Если меня трясло в нервической лихорадке, я всегда встречалась с Оксаной и бегала по этажам торгового центра. Покупки успокаивали. Мы встретились, не сговариваясь, долго мерили юбки и платья, пока сам процесс не надоел. Ничего мне не нравилось. Настроение было хуже некуда. Шопинговый забег на этот раз не помог.

— Пошли в вафельную, — предложила подруга. — Угощаю.

— Ничего не хочу, — сказала я безразличным голосом, но решила составить ей компанию.

— Так что ты будешь делать? — обратилась она ко мне, когда на стол поставили тарелки с большими кусками пирожного и дымящийся чайник.

— Не знаю, — мое отчаяние было тихим, и кипело где-то глубоко внутри.

— Кораблев такой красивый, умный, золотой мужик, ждешь от него ребенка, и тут вдруг не любишь. Сдурела ты, мать, с катушек слетела. Да и не любовь это. Паша — котяра, а такие коты рассеивают вокруг себя флюиды, — она помахала перед моим носом руками. — Ты как последняя дурочка повелась.

— Какие еще флюиды? — угрюмо спросила я. — Он мудак. Козел хвостатый и рогатый. Убить его мало.

— Тогда к чему вся эта надуманная трагедия? — удивилась Оксана. — И потом ты беременна, а ребенок — это не игрушка.

— Знаю, — я положила голову на стол, закрыв глаза. — С ребенком Арсений поторопил. Надо было пожить вместе, притереться, а я, идиотка. Ты знаешь, он стал форсировать события. Детей предложил, с родней познакомил. Мы встречаемся пару недель, а он торопится как на пожаре. Некогда размышлять. Сначала это радовало. А сейчас не знаю.

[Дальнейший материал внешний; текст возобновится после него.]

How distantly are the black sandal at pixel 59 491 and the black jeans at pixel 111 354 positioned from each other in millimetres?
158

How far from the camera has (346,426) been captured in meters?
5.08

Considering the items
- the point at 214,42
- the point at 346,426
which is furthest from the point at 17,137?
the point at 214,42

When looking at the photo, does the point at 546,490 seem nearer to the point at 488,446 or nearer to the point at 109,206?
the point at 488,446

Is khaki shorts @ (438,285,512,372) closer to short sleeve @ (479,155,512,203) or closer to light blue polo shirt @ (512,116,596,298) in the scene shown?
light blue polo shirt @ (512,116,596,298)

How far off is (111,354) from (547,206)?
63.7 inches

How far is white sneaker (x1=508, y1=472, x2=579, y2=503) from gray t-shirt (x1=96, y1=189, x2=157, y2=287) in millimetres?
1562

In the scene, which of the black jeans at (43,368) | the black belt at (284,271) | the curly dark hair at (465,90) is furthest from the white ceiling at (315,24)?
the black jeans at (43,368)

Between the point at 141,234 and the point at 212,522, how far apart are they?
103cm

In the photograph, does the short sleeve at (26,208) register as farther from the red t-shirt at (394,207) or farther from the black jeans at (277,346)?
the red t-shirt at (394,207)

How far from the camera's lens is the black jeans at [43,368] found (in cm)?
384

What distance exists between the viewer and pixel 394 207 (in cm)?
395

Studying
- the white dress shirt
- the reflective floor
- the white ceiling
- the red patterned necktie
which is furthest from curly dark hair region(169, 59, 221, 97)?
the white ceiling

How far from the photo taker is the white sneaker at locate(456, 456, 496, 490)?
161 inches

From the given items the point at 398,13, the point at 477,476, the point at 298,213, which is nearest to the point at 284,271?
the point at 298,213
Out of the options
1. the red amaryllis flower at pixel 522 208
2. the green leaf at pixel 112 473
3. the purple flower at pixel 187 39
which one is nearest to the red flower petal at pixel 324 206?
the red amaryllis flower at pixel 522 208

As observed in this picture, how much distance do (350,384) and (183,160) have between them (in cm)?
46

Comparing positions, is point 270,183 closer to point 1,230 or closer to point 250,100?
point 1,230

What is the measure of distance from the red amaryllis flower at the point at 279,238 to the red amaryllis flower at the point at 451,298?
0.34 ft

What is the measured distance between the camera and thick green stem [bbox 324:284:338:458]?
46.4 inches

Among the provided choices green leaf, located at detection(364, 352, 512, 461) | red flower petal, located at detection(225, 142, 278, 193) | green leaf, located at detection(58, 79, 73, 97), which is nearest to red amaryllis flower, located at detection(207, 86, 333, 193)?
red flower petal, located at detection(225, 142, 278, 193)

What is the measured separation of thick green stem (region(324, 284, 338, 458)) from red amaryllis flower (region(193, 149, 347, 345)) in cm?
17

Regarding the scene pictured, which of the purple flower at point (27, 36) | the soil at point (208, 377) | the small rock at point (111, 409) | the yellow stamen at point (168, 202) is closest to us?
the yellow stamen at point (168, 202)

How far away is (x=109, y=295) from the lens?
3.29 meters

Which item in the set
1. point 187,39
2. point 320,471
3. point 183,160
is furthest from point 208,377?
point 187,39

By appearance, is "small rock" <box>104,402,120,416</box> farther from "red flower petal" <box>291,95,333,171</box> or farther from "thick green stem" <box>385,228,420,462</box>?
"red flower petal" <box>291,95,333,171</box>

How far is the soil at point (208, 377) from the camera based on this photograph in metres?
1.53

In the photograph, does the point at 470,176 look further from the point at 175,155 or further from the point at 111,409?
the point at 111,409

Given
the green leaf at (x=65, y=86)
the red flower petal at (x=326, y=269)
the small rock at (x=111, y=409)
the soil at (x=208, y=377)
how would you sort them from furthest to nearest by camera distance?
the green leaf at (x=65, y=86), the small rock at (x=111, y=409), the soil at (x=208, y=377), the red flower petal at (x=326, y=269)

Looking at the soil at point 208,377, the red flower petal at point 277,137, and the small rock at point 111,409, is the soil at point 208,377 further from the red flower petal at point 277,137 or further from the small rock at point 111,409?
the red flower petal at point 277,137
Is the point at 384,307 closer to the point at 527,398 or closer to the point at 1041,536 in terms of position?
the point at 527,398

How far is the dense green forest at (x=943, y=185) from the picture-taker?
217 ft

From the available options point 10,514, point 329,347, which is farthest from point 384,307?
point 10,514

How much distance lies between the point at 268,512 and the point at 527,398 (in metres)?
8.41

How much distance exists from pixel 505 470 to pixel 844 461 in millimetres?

— Какие могут быть сомнения, балда! — постучала она по голове. — Он просто клад, к тому же граф, обалдеть просто! А ты дура, — она засмеялась и стала уплетать вафлю.

— Думаю о нем постоянно, — пожаловалась я. — Не знаю, почему, засел в голове. Заметила, что даже когда Кораблев обнимает, я представляю этого гада. Собака!

— У тебя точно крыша поехала, — покачала головой Оксана. — Возвращайся обратно, сама увидишь, дурман тут же рассеется. Он брызжет вокруг своей животной магией. Такие знаешь как умеют. Девки на них как мухи на мед летят.

— Я не муха, — обиделась на подругу. — Завтра же возвращаюсь. Ты права. Это все ребячество, а он бабник. К тому же я ему даром не нужна.

— Точно. Бабники это когда вместо головы член. Они думают только этим. И никогда не успокоятся, — сказала подруга, дожевывая остатки пирожного и косясь на мою тарелку.

— Ешь, не хочу, — подвинула ей свою порцию. — Затмение нашло.

Утром я позвонила Кораблеву и твердо сообщила, о том что возвращаюсь обратно.